Dr. John R. Johnson, Curator of Anthropology for the Santa Barbara Museum of Natural History has spent more than two decades studying the rich archive of California mission documents, many of them conveniently found at the Santa Barbara Mission Archive just down the street from his museum. John has focused most heavily on the story of the Indians at the missions. In so doing he has helped many Indian people learn more of their own genealogy and connections not simply to the missions but to their own culture. In recent years he has been involved in major projects for the National Park Service and other federal entities to help recreate a map of Chumash villages extending from Paso Robles to Los Angeles County as it would have been in 1769.

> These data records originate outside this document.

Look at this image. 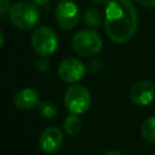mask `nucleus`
I'll use <instances>...</instances> for the list:
<instances>
[{
  "label": "nucleus",
  "mask_w": 155,
  "mask_h": 155,
  "mask_svg": "<svg viewBox=\"0 0 155 155\" xmlns=\"http://www.w3.org/2000/svg\"><path fill=\"white\" fill-rule=\"evenodd\" d=\"M104 29L115 44L128 41L137 29V11L131 0H110L105 7Z\"/></svg>",
  "instance_id": "1"
},
{
  "label": "nucleus",
  "mask_w": 155,
  "mask_h": 155,
  "mask_svg": "<svg viewBox=\"0 0 155 155\" xmlns=\"http://www.w3.org/2000/svg\"><path fill=\"white\" fill-rule=\"evenodd\" d=\"M11 23L22 30L34 28L40 21V11L36 4L33 1H21L11 6L8 12Z\"/></svg>",
  "instance_id": "2"
},
{
  "label": "nucleus",
  "mask_w": 155,
  "mask_h": 155,
  "mask_svg": "<svg viewBox=\"0 0 155 155\" xmlns=\"http://www.w3.org/2000/svg\"><path fill=\"white\" fill-rule=\"evenodd\" d=\"M103 41L101 35L93 29L78 31L71 39V47L81 57H92L101 52Z\"/></svg>",
  "instance_id": "3"
},
{
  "label": "nucleus",
  "mask_w": 155,
  "mask_h": 155,
  "mask_svg": "<svg viewBox=\"0 0 155 155\" xmlns=\"http://www.w3.org/2000/svg\"><path fill=\"white\" fill-rule=\"evenodd\" d=\"M64 105L71 113L81 115L86 113L91 105V94L82 85H71L65 90Z\"/></svg>",
  "instance_id": "4"
},
{
  "label": "nucleus",
  "mask_w": 155,
  "mask_h": 155,
  "mask_svg": "<svg viewBox=\"0 0 155 155\" xmlns=\"http://www.w3.org/2000/svg\"><path fill=\"white\" fill-rule=\"evenodd\" d=\"M31 46L39 56L53 54L58 48V36L52 28L41 25L31 34Z\"/></svg>",
  "instance_id": "5"
},
{
  "label": "nucleus",
  "mask_w": 155,
  "mask_h": 155,
  "mask_svg": "<svg viewBox=\"0 0 155 155\" xmlns=\"http://www.w3.org/2000/svg\"><path fill=\"white\" fill-rule=\"evenodd\" d=\"M56 21L62 29L69 30L79 22V7L71 0H61L56 6Z\"/></svg>",
  "instance_id": "6"
},
{
  "label": "nucleus",
  "mask_w": 155,
  "mask_h": 155,
  "mask_svg": "<svg viewBox=\"0 0 155 155\" xmlns=\"http://www.w3.org/2000/svg\"><path fill=\"white\" fill-rule=\"evenodd\" d=\"M86 73L85 64L74 57H68L63 59L58 65V76L62 81L67 84H73L80 81Z\"/></svg>",
  "instance_id": "7"
},
{
  "label": "nucleus",
  "mask_w": 155,
  "mask_h": 155,
  "mask_svg": "<svg viewBox=\"0 0 155 155\" xmlns=\"http://www.w3.org/2000/svg\"><path fill=\"white\" fill-rule=\"evenodd\" d=\"M155 98V86L147 80L136 82L131 88V101L139 107L149 105Z\"/></svg>",
  "instance_id": "8"
},
{
  "label": "nucleus",
  "mask_w": 155,
  "mask_h": 155,
  "mask_svg": "<svg viewBox=\"0 0 155 155\" xmlns=\"http://www.w3.org/2000/svg\"><path fill=\"white\" fill-rule=\"evenodd\" d=\"M63 143V133L57 127H47L45 128L39 138V145L42 151L51 154L57 151Z\"/></svg>",
  "instance_id": "9"
},
{
  "label": "nucleus",
  "mask_w": 155,
  "mask_h": 155,
  "mask_svg": "<svg viewBox=\"0 0 155 155\" xmlns=\"http://www.w3.org/2000/svg\"><path fill=\"white\" fill-rule=\"evenodd\" d=\"M15 105L21 109V110H30L34 109L36 107H39V102H40V97L39 93L36 92V90L27 87V88H22L19 90L13 98Z\"/></svg>",
  "instance_id": "10"
},
{
  "label": "nucleus",
  "mask_w": 155,
  "mask_h": 155,
  "mask_svg": "<svg viewBox=\"0 0 155 155\" xmlns=\"http://www.w3.org/2000/svg\"><path fill=\"white\" fill-rule=\"evenodd\" d=\"M63 128L68 136L74 137V136L80 133V131L82 128V122L76 114H71V115L65 117L64 124H63Z\"/></svg>",
  "instance_id": "11"
},
{
  "label": "nucleus",
  "mask_w": 155,
  "mask_h": 155,
  "mask_svg": "<svg viewBox=\"0 0 155 155\" xmlns=\"http://www.w3.org/2000/svg\"><path fill=\"white\" fill-rule=\"evenodd\" d=\"M140 133L144 140H147L148 143L155 144V116H151L143 122Z\"/></svg>",
  "instance_id": "12"
},
{
  "label": "nucleus",
  "mask_w": 155,
  "mask_h": 155,
  "mask_svg": "<svg viewBox=\"0 0 155 155\" xmlns=\"http://www.w3.org/2000/svg\"><path fill=\"white\" fill-rule=\"evenodd\" d=\"M102 21H103L102 13H101L97 8L91 7V8H88V10L85 11L84 22H85V24H86L87 27H90V28H92V29H93V28H98V27L102 24Z\"/></svg>",
  "instance_id": "13"
},
{
  "label": "nucleus",
  "mask_w": 155,
  "mask_h": 155,
  "mask_svg": "<svg viewBox=\"0 0 155 155\" xmlns=\"http://www.w3.org/2000/svg\"><path fill=\"white\" fill-rule=\"evenodd\" d=\"M57 107L51 101H45L39 104V113L46 119H53L57 115Z\"/></svg>",
  "instance_id": "14"
},
{
  "label": "nucleus",
  "mask_w": 155,
  "mask_h": 155,
  "mask_svg": "<svg viewBox=\"0 0 155 155\" xmlns=\"http://www.w3.org/2000/svg\"><path fill=\"white\" fill-rule=\"evenodd\" d=\"M48 67H50V63H48L47 56H40V58L36 61V69L39 71H46Z\"/></svg>",
  "instance_id": "15"
},
{
  "label": "nucleus",
  "mask_w": 155,
  "mask_h": 155,
  "mask_svg": "<svg viewBox=\"0 0 155 155\" xmlns=\"http://www.w3.org/2000/svg\"><path fill=\"white\" fill-rule=\"evenodd\" d=\"M10 0H0V16H1V18H4L6 15H7V12H10V10H11V7H10Z\"/></svg>",
  "instance_id": "16"
},
{
  "label": "nucleus",
  "mask_w": 155,
  "mask_h": 155,
  "mask_svg": "<svg viewBox=\"0 0 155 155\" xmlns=\"http://www.w3.org/2000/svg\"><path fill=\"white\" fill-rule=\"evenodd\" d=\"M102 69V64H101V62L99 61H91L90 62V64H88V70L91 71V73H98L99 70Z\"/></svg>",
  "instance_id": "17"
},
{
  "label": "nucleus",
  "mask_w": 155,
  "mask_h": 155,
  "mask_svg": "<svg viewBox=\"0 0 155 155\" xmlns=\"http://www.w3.org/2000/svg\"><path fill=\"white\" fill-rule=\"evenodd\" d=\"M137 2L145 7H155V0H137Z\"/></svg>",
  "instance_id": "18"
},
{
  "label": "nucleus",
  "mask_w": 155,
  "mask_h": 155,
  "mask_svg": "<svg viewBox=\"0 0 155 155\" xmlns=\"http://www.w3.org/2000/svg\"><path fill=\"white\" fill-rule=\"evenodd\" d=\"M88 1L94 5H98V6H107L110 2V0H88Z\"/></svg>",
  "instance_id": "19"
},
{
  "label": "nucleus",
  "mask_w": 155,
  "mask_h": 155,
  "mask_svg": "<svg viewBox=\"0 0 155 155\" xmlns=\"http://www.w3.org/2000/svg\"><path fill=\"white\" fill-rule=\"evenodd\" d=\"M34 4H36V5H46L50 0H31Z\"/></svg>",
  "instance_id": "20"
},
{
  "label": "nucleus",
  "mask_w": 155,
  "mask_h": 155,
  "mask_svg": "<svg viewBox=\"0 0 155 155\" xmlns=\"http://www.w3.org/2000/svg\"><path fill=\"white\" fill-rule=\"evenodd\" d=\"M104 155H122V154L119 153V151H116V150H110V151H107Z\"/></svg>",
  "instance_id": "21"
},
{
  "label": "nucleus",
  "mask_w": 155,
  "mask_h": 155,
  "mask_svg": "<svg viewBox=\"0 0 155 155\" xmlns=\"http://www.w3.org/2000/svg\"><path fill=\"white\" fill-rule=\"evenodd\" d=\"M0 38H1V44H0V45L4 46V34H2V31L0 33Z\"/></svg>",
  "instance_id": "22"
}]
</instances>
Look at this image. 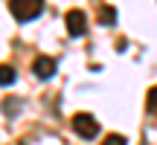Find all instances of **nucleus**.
Segmentation results:
<instances>
[{"label":"nucleus","instance_id":"obj_1","mask_svg":"<svg viewBox=\"0 0 157 145\" xmlns=\"http://www.w3.org/2000/svg\"><path fill=\"white\" fill-rule=\"evenodd\" d=\"M9 12L15 20L26 23V20H35V17L44 12V0H9Z\"/></svg>","mask_w":157,"mask_h":145},{"label":"nucleus","instance_id":"obj_2","mask_svg":"<svg viewBox=\"0 0 157 145\" xmlns=\"http://www.w3.org/2000/svg\"><path fill=\"white\" fill-rule=\"evenodd\" d=\"M73 131L82 139H93V136L99 134V122H96L90 113H76L73 116Z\"/></svg>","mask_w":157,"mask_h":145},{"label":"nucleus","instance_id":"obj_3","mask_svg":"<svg viewBox=\"0 0 157 145\" xmlns=\"http://www.w3.org/2000/svg\"><path fill=\"white\" fill-rule=\"evenodd\" d=\"M64 26H67V32L73 35V38H82L84 32H87V17H84L82 9H70L67 15H64Z\"/></svg>","mask_w":157,"mask_h":145},{"label":"nucleus","instance_id":"obj_4","mask_svg":"<svg viewBox=\"0 0 157 145\" xmlns=\"http://www.w3.org/2000/svg\"><path fill=\"white\" fill-rule=\"evenodd\" d=\"M32 72L41 78V81H47V78L56 76V61H52L50 55H38V58L32 61Z\"/></svg>","mask_w":157,"mask_h":145},{"label":"nucleus","instance_id":"obj_5","mask_svg":"<svg viewBox=\"0 0 157 145\" xmlns=\"http://www.w3.org/2000/svg\"><path fill=\"white\" fill-rule=\"evenodd\" d=\"M15 78H17V72L12 64H0V87H9V84H15Z\"/></svg>","mask_w":157,"mask_h":145},{"label":"nucleus","instance_id":"obj_6","mask_svg":"<svg viewBox=\"0 0 157 145\" xmlns=\"http://www.w3.org/2000/svg\"><path fill=\"white\" fill-rule=\"evenodd\" d=\"M113 20H117V9H113V6H102L99 9V23L102 26H111Z\"/></svg>","mask_w":157,"mask_h":145},{"label":"nucleus","instance_id":"obj_7","mask_svg":"<svg viewBox=\"0 0 157 145\" xmlns=\"http://www.w3.org/2000/svg\"><path fill=\"white\" fill-rule=\"evenodd\" d=\"M146 107H148V113H151V116H157V87H151V90H148Z\"/></svg>","mask_w":157,"mask_h":145},{"label":"nucleus","instance_id":"obj_8","mask_svg":"<svg viewBox=\"0 0 157 145\" xmlns=\"http://www.w3.org/2000/svg\"><path fill=\"white\" fill-rule=\"evenodd\" d=\"M15 110H21V102L17 99H3V113L6 116H12Z\"/></svg>","mask_w":157,"mask_h":145},{"label":"nucleus","instance_id":"obj_9","mask_svg":"<svg viewBox=\"0 0 157 145\" xmlns=\"http://www.w3.org/2000/svg\"><path fill=\"white\" fill-rule=\"evenodd\" d=\"M102 145H125V136H119V134H111Z\"/></svg>","mask_w":157,"mask_h":145}]
</instances>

However, the specific accomplishment that stood out in the decision to present this award to John was done outside of Chumash territory. While working on a project associated with the Camp Pendleton Marine Base in San Diego County, John and a colleague painstakingly recreated a version of the missing baptismal record of Mission San Luis Rey. The absence of this crucial record had been a major loss not only for researchers but for the descendents of the mission neophytes of Mission San Luis Rey. Using two of the existing padrones, or censuses, it was possible to re-establish much of the information that would have been in the missing document.